Отсюда берет свое начало крайняя форма католицизма, а в России — это ортодоксия православия.
— Интересно.
— Надеюсь, я вам смог объяснить, почему именно в России наше влияние оказалось особенно сильным?
— В общих чертах.
— Тогда прибавьте сюда и немало испано-русских смешанных браков. Перед вами собственной персоной один из результатов таких своеобразных культурных контактов: моя мать русская, а отец — испанец.
— И все-таки я до конца так и не понял: в чем смысл, в чем предназначение вашего ордена, членом которого я и являюсь?
— Наш орден создал великий испанский философ XX века Мигель де Унамуно.
— Кто?
— Вы не ослышались, господин профессор, повторяю: Мигель де Унамуно. Нашему ордену уже 100 лет. Немного для тайного общества, но, согласитесь, и немало. И как вы, наверное, успели заметить помимо интеллектуалов мы, как и положено всем тайным обществам, обзавелись и своей боевой дружиной. Кстати, профессор Ляпишев, наш в недавнем прошлом магистр, был идеологом ордена и стоял у его истоков. Он еще в молодости читал свои зажигательные лекции повзрослевшим испанским детям. Орден, можно сказать, одновременно зародился и в России, и в Испании. Великие мысли имеют обыкновение рождаться в головах сразу нескольких гениальных людей и, как правило, одновременно.
Ваш Ляпишев и наш Унамуно просто по-другому прочитали бессмертный роман Сервантеса. С этого все и началось.

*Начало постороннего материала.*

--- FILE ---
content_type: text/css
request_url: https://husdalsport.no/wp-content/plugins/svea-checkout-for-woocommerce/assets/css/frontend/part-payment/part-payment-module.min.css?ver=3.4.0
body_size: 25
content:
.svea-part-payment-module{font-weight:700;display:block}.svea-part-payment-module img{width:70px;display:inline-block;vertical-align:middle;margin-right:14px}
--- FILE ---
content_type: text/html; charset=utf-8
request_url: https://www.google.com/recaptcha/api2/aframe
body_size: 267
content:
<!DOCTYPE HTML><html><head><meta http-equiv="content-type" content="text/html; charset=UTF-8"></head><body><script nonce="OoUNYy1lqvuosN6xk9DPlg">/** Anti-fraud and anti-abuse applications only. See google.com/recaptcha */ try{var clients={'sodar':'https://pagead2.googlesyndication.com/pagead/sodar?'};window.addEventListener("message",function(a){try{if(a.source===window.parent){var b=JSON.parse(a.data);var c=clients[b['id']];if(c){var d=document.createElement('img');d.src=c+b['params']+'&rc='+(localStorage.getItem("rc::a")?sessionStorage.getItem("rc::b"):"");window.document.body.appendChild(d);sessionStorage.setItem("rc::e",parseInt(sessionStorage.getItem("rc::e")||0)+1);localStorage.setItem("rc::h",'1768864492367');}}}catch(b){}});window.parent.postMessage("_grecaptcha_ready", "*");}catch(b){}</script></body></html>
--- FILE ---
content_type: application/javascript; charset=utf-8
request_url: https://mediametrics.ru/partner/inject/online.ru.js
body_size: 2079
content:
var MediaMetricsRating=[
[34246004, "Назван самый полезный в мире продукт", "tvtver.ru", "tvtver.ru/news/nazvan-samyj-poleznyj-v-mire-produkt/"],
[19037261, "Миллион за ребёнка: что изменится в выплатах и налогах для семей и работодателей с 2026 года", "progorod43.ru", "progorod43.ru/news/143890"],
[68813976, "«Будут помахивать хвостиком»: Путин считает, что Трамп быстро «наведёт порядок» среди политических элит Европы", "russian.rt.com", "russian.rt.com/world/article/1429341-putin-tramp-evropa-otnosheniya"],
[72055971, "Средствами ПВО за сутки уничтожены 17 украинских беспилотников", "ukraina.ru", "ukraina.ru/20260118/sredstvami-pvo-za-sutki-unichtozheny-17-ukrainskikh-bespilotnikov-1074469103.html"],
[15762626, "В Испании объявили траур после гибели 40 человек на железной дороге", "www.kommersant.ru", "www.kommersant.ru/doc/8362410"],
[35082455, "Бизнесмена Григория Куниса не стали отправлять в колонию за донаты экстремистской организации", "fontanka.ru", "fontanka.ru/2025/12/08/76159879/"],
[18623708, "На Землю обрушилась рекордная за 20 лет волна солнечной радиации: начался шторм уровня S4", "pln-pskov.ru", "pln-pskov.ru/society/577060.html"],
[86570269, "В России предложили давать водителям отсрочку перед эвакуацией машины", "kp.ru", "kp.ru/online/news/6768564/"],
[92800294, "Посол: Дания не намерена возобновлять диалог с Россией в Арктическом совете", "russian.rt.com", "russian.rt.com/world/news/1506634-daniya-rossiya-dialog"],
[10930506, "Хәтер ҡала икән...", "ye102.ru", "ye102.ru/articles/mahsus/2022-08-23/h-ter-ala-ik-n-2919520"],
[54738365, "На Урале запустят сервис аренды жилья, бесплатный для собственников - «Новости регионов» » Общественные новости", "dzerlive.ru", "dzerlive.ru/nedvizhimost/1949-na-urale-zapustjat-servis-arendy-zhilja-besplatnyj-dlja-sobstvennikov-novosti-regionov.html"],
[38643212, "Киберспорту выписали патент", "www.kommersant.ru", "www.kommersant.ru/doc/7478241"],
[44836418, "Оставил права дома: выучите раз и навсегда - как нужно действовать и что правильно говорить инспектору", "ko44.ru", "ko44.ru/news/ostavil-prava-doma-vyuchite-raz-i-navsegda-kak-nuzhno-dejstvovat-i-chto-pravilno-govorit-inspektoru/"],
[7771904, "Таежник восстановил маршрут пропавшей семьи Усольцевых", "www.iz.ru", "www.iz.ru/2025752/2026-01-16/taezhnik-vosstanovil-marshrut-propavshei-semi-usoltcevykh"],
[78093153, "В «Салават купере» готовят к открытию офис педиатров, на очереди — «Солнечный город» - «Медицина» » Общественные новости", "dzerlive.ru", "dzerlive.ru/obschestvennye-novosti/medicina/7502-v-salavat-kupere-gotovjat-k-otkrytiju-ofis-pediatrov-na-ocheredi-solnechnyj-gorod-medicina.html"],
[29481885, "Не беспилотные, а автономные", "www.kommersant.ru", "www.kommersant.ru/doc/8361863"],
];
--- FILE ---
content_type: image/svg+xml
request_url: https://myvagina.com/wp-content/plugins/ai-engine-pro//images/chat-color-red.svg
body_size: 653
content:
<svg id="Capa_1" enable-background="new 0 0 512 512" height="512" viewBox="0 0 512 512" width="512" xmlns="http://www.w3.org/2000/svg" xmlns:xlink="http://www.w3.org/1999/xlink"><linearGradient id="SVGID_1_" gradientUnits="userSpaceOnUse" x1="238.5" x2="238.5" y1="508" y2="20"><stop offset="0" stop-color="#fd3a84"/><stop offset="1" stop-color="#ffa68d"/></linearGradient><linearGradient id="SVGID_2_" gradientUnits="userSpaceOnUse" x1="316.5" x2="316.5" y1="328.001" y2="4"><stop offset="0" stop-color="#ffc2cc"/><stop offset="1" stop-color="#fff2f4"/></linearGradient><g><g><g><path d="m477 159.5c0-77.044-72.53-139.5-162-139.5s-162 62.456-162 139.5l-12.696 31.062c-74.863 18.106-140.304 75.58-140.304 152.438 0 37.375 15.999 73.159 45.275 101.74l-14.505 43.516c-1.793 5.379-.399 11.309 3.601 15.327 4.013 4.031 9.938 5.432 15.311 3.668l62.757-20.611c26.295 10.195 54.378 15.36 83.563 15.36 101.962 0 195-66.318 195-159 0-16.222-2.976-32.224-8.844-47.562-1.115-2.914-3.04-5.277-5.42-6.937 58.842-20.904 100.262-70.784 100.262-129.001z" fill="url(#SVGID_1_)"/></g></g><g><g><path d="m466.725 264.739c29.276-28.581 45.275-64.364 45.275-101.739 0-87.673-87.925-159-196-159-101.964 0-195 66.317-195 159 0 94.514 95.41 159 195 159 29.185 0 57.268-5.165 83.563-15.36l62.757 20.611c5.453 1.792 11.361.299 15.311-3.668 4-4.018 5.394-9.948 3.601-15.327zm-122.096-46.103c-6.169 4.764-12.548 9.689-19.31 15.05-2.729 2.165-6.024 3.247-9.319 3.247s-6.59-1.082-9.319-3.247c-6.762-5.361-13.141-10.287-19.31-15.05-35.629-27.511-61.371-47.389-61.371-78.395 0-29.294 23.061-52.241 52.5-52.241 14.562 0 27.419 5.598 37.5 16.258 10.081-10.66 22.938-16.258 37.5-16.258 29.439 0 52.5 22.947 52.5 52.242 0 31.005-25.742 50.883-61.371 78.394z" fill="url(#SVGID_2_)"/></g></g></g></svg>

По мнению Унамуно путь Испании — не «вперед» по пути европейского Прогресса и не «назад» по пути исторической Традиции, а «вглубь» к нетленному и таинственному, вечному образу Испании, прикоснуться к которому можно лишь прикоснувшись к глубинной основе своей собственной души и на собственном уникальном пути духовного подвига. Так Унамуно и стал Странствующим рыцарем. Он отправился в поисках приключений выпрямлять кривду. А его Дамой сердца стала вся Испания.
Так Унамуно стал основателем общества, называемого «поколение 98 г.» Это было движение испанской интеллигенции за возрождение Испании, к которому принадлежали также А. Ганивет, П. Бароха, Асорин, Антонио Мачада, Валье Инклан и другие видные деятели испанской культуры конца XIX — начала XX вв. 1898 год — это дата поражения Испании в испано-американской войне и потери последних заокеанских колоний, что страстные испанцы восприняли как национальную катастрофу. Эту часть испанской интеллигенции объединяет чувство, которое кратко смог выразить только Унамуно: «У меня болит Испания». Речь идет не только о национальном упадке или национальной трагедии, а о том, что упадок и трагедия Испании являются моею личной трагедией, не о том, что она болит у меня, ее болезнь это то, чем болен я сам.